Work order: Report every line of the data where the string "trap" appears.

Source data:
-=-=-=-=-

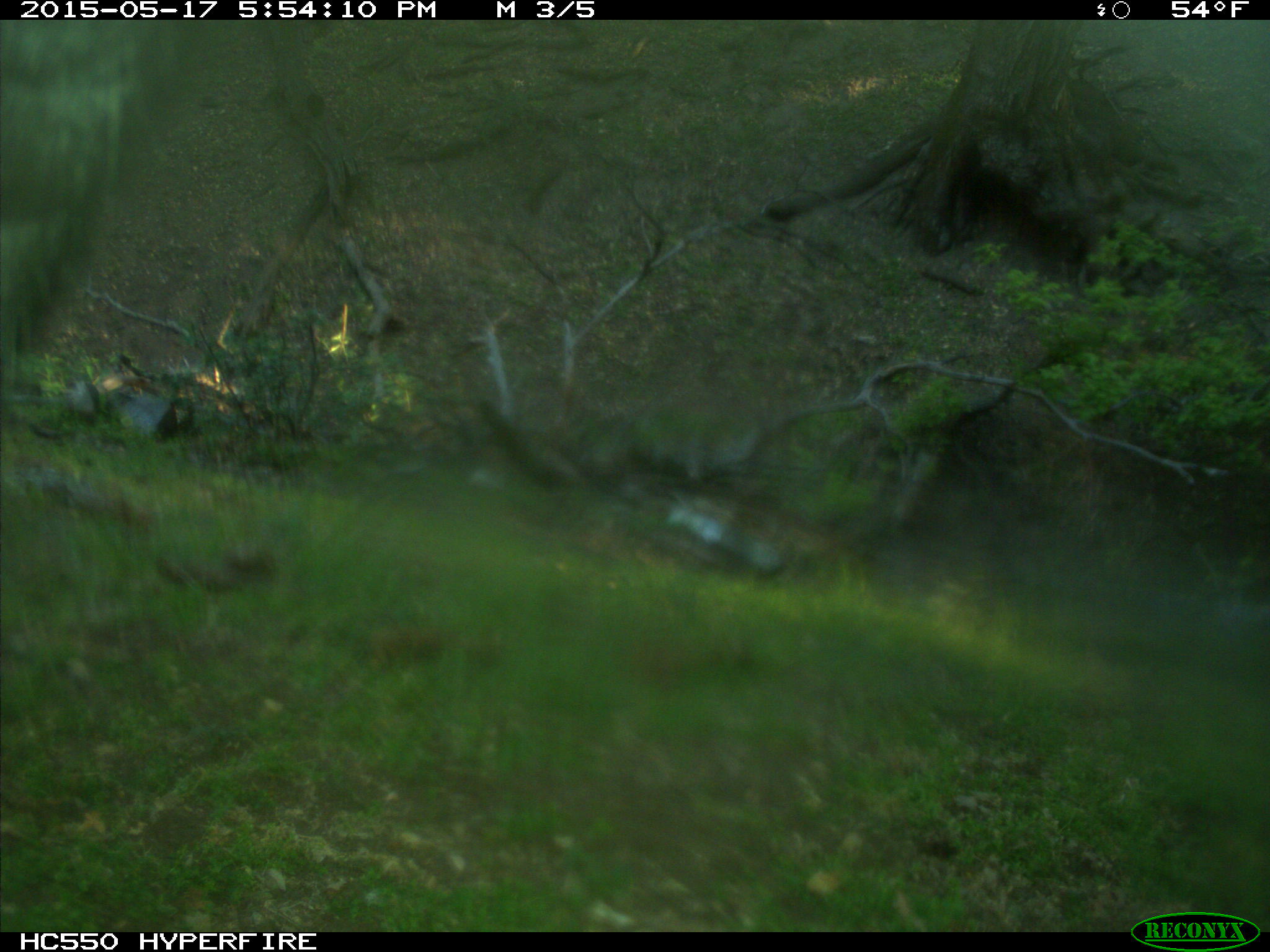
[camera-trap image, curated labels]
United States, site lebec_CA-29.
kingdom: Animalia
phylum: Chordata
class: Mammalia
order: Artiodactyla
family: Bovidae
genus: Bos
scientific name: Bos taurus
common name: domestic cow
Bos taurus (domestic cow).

-=-=-=-=-

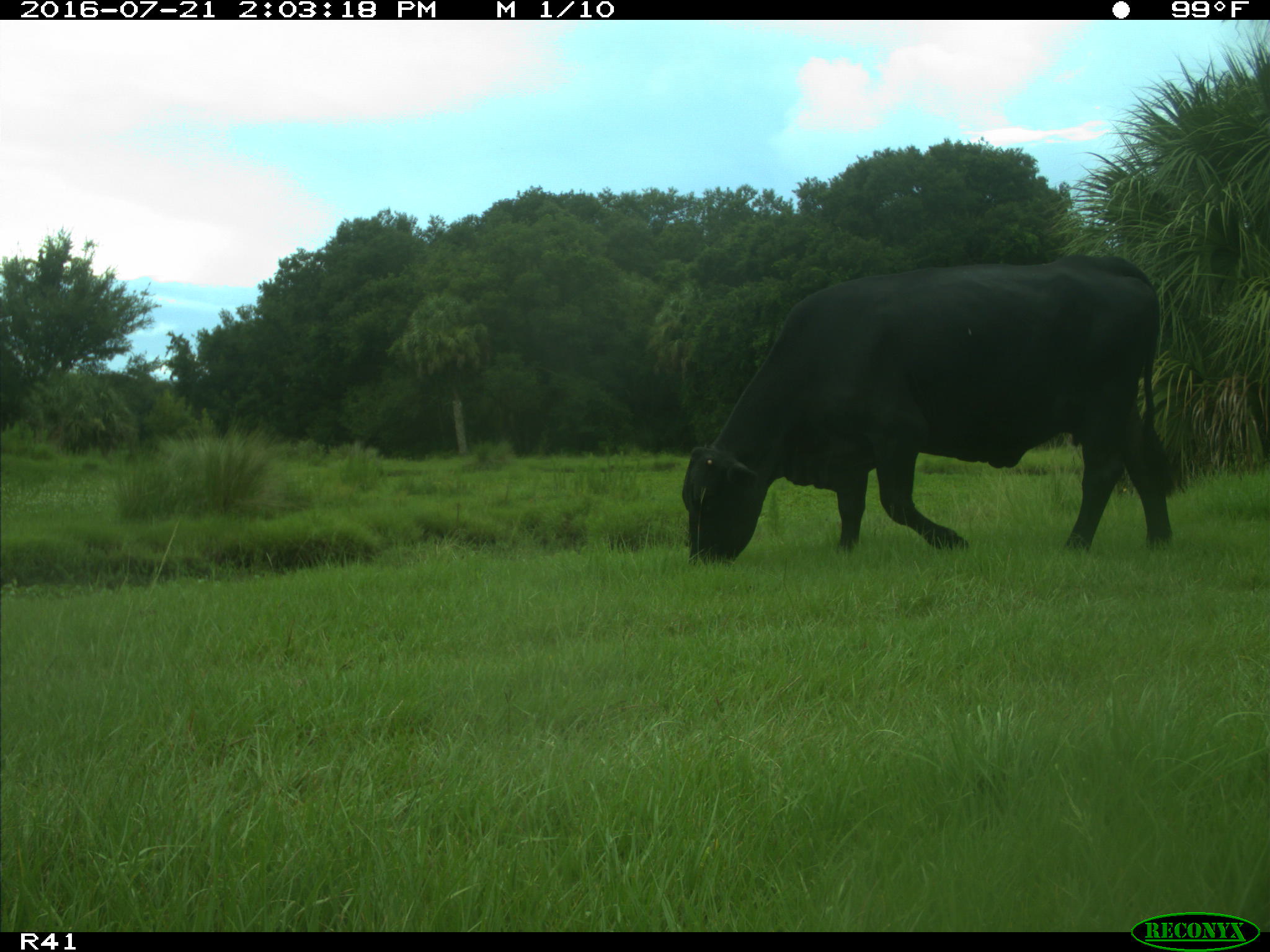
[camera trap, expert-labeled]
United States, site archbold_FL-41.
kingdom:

-=-=-=-=-

Reply to the exercise:
[camera-trap image, curated labels]
[camera trap, expert-labeled]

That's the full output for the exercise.